■ **SHORT PROBLEM**
Retype each entry below, keeping every character the same.

■ **INFORMATION SHOWN**
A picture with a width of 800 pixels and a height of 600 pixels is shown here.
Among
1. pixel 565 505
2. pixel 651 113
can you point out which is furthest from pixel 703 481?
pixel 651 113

■ **ANSWER FOR THE TASK**
A picture with a width of 800 pixels and a height of 600 pixels is shown here.
Among
1. pixel 565 505
2. pixel 651 113
can you point out which is furthest from pixel 703 481?
pixel 651 113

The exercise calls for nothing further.